Alternative Titles: 頭文字D

Takumi, a Japanese high school student, spends his days dreaming about his cute long-time friend and classmate Natsuki, working at a local gas station with his friend Itsuki, and delivering tofu for his father’s business every night in a dinky little white AE86 Toyota Trueno. Meanwhile, two amateur mountain racing experts, Ryosuke Takahashi and Takeshi Nakazato, friends and rivals, travel around Japan, racing others in different prefectures and keeping track of their victories. 

 

They check out Akina Mountain in the Gunma area and visit Takumi’s gas station to challenge the “racing god” of the area that they keep hearing about. However, Itsuki, a bumbling and loudmouth fool is the one who has been spreading these rumors about himself, so he takes up their challenge to race. The expected occurs and Itsuki makes a fool out of himself, but later that night, when Nakazato is driving alone on the hill, a drifting AE86 returning from a tofu delivery easily beats him. When Nakazato returns to the gas station the next day for a rematch, no one seems to know who the driver is, while Takumi remains silently uninterested in the sport.
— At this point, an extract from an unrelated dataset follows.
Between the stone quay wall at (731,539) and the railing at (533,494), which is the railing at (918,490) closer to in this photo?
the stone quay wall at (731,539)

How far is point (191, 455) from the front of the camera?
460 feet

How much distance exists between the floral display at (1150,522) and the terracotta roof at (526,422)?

However, circumstances eventually require him to show up for the race, shocking everyone and even himself as he begins to develop a competitive side.  

 

Expectations may be a bit high for Initial D. We have a nearly perfect anime/manga being adapted into a big budget movie. But as if that isn’t enough, Andrew Law and Alan Mak, the duo responsible for the mega-hit, Infernal Affairs, move on to make this pic their next highly anticipated work. But we need more, so why not take superstar singer Jay Chou and cast him in his first lead role? Throw in Edison Chen and Shawn Yue to round out a fine cast with endless appeal for every teen, and then Anthony Wong because no one can resist him. If they had cast the Twins, something might have exploded. 

 

Now it’s hard to say the film lives up to the hype, but at least they deliver on the cars. Employing skilled stunt drivers, a tad of CGI, flashy editing and strong wide-angle shots, Lau and Mak treat the viewer to splendid visuals and turn the races into the best parts of the film. The races exude style with split-screen eyes, soft fades and catchy music-- they are captured in a gloriously exciting way that the anime medium cannot handle. 

 

But beyond these pretty sequences, nothing else is improved from Initial D’s translation to live-action. Fans of the anime will surely be disappointed in the shift to external representations of the races. Normally, the downhill battles can take well over thirty minutes in the anime, often with long, strategic voice-overs from the drivers analyzing the race in tense, technical detail, but the film’s need to condense means that the internalization is cut. Also gone is the distinctive euro-beat dance soundtrack that turned Initial D’s anime into a real treat. Instead, this version employs a combination of hip-hop, Jay Chou songs, a tad of rock and some simple electronica in the final race. 

 

However, most of the changes are to be expected because this is only a two-hour film and the mainstream audience needs something more digestible. Oddly though, Lau, Mak and writer Felix Chong make the plot suffer far more than necessary by forcing in events from three seasons of the anime, rather than the simple underdog story of the first. While it is nice that they clearly did their research (sometimes even reusing direct lines), they overload the film with too many moments that lack emotional resonance because they never have the time to settle. The film trudges through this mechanical plot to hit certain points without focusing on the characters first. 

 

Still, most of the cast at least does a fine job of filling out their characters. Jay Chou nails Takumi’s apathetic demeanor and Anne Suzuki captures the one dimension of Natsuki, but for some reason, their chemistry is horrendously lackluster rather than awkwardly adorable. Chapman To, despite being in his thirties, is somehow perfect for the high-schooler Itsuki, while Edison Chen and Shawn Yue do what’s necessary, (which is not terribly much) for their one note characters. Jordan Chan becomes a surprisingly strong antagonist with his miniscule screen time. 

 

And Anthony Wong is great as usual, but he’s playing the wrong character. The filmmakers inexplicably decide to turn Takumi’s father from the undeniably cool, former “racing god” Bunta Fujiwara to a drunken child-beating father, which makes for some of the film’s worst scenes. 

 

But in spite of some of the misguided changes, Initial D still manages to be the entertaining summer popcorn flick it was meant to be. Anime fans should be warned: only approach with a skeptical, detached manner. This is not anyone’s dream film, but simply one for viewers to tune out, enjoy fast-paced races, paper-thin relationships and some comic relief.